Wednesday 28 September 2022

Security

In the course of yesterday's battery emergency, I learned about a new security feature on our Ford car. It seems that when you change the battery, the car clock, which in this car is mixed up in a confusing way with the car radio, loses its electricity supply for the duration and resets itself when the electricity supply is resumed.

At which point, if you happen to notice that the date and time have been reset to the date and time of manufacture or sale or something and try to correct it, you get a message about codes. I didn't have a clue what this was all about, but the helpful man at the garage did. Between us we recovered the car's user manual from the depths of the glove compartment - not that we keep any gloves there - and typed the code which somebody had written into the box provided at the beginning of the manual into the car radio.

Message about codes disappears and after a bit of fiddling about I was able to reset the time and date.

For a while I puzzled about the point of this particular security feature. If I was a bad person who had stolen this car - a bit unlikely considering the state it is in - and who cared about the date and time shown on the radio - all I would have to do is fish the manual out of the glove compartment and do the business. While if I was a good person who sold the car, as like as not the manual would go missing. So what would the new owner do? While if I was a good person who was changing his battery, why add in this extra step? So, all in all, why bother at all with a security code?

Then it dawned on me that one was not supposed to keep the user manual in the car, where it might, just occasionally, come in handy. You were supposed to keep it in a safe place at home. Then when you wanted it, you had to get home. You had to remember where that safe place was. And so on and so forth.

Maybe when we get around to getting a new car, the engineers will have got around to including a small battery with the clock which keeps it ticking over while the battery is changed. Something that the engineers who built our central heating control unit thought of many years ago.

PS1: BH and I are each responsible for one of the two dents in the back bumper, tributes to the absence of the rear view radar that you get in a proper car. And one is a memento of capturing a Wellingtonia on the outskirts of Ashstead. But at least with one each we can't moan about them. And given that the back bumper is plastic (or perhaps fibre glass), no pressing need to repair it.
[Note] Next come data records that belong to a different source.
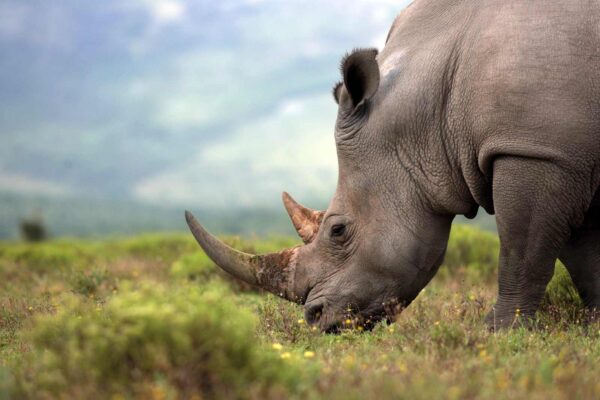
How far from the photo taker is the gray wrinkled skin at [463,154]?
5.20 meters

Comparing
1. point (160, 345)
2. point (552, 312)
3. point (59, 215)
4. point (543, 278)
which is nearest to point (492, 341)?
point (543, 278)

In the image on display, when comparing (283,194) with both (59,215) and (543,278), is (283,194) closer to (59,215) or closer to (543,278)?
(543,278)

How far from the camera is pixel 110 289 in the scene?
927 cm

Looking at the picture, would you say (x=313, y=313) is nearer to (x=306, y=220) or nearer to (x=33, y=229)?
(x=306, y=220)

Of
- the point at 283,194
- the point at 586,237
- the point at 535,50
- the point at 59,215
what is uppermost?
the point at 535,50

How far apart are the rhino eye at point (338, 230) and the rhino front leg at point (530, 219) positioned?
116 centimetres

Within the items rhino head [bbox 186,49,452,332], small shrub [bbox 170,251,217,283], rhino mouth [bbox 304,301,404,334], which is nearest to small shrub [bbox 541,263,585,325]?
rhino head [bbox 186,49,452,332]

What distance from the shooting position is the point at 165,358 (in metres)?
3.45

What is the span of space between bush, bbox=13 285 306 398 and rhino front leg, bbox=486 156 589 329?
87.3 inches

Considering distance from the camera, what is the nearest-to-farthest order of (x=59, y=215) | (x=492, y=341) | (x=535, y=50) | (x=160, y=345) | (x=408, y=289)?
1. (x=160, y=345)
2. (x=492, y=341)
3. (x=535, y=50)
4. (x=408, y=289)
5. (x=59, y=215)

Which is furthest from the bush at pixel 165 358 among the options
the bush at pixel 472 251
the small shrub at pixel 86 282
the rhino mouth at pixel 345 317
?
the bush at pixel 472 251

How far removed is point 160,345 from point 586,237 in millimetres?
4030

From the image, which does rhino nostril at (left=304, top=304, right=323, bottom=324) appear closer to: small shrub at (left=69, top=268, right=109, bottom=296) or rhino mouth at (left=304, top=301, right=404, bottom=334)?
rhino mouth at (left=304, top=301, right=404, bottom=334)

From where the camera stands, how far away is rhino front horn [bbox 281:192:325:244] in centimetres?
636
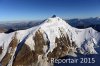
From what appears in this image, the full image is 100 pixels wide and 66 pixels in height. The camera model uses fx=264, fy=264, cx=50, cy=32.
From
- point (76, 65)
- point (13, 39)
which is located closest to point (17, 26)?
point (13, 39)

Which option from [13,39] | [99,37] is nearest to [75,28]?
[99,37]

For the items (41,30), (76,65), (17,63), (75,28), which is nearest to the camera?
(76,65)

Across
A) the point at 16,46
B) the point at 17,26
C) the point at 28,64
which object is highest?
the point at 17,26

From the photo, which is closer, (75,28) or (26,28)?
(26,28)

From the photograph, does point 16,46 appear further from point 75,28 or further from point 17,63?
point 75,28

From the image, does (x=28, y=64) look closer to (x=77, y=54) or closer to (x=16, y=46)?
(x=16, y=46)

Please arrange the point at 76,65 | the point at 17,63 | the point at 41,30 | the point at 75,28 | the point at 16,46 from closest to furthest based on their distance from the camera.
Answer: the point at 76,65, the point at 17,63, the point at 16,46, the point at 41,30, the point at 75,28

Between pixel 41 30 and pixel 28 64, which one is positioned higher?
pixel 41 30
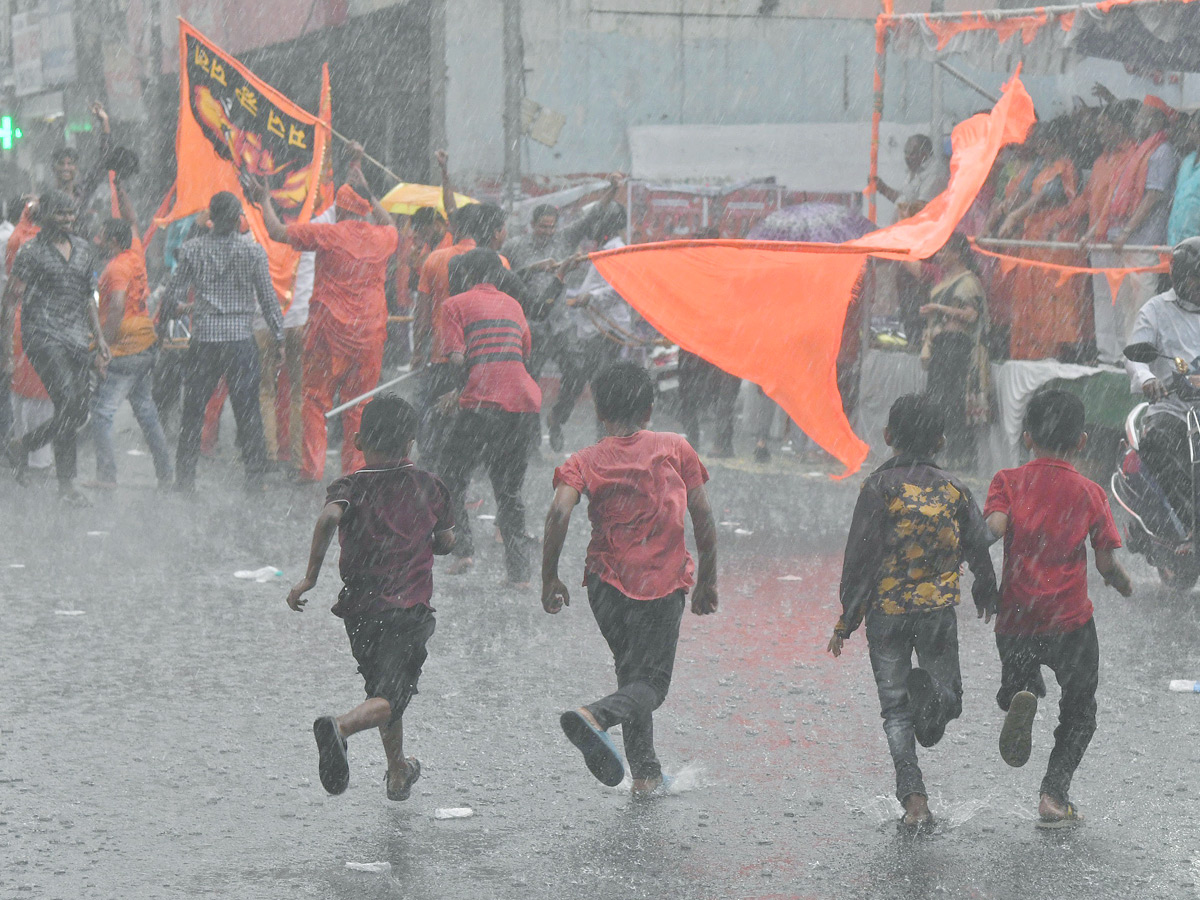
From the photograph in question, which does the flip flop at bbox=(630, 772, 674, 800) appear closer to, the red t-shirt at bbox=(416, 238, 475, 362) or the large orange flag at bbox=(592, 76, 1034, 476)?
the large orange flag at bbox=(592, 76, 1034, 476)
PS 2: I might also say that the combination of the Civil Service Insurance Society, Green Flag, the National Rescue Group and Epsom Autos served us well. National Rescue had a man with a van at our door within an hour and a half of our call to Green Flag. The man got the car started in minutes using a hand held contraption about the same size as a packet of Rich Tea biscuits. While Epsom Autos had replaced the worn out battery by the close of play.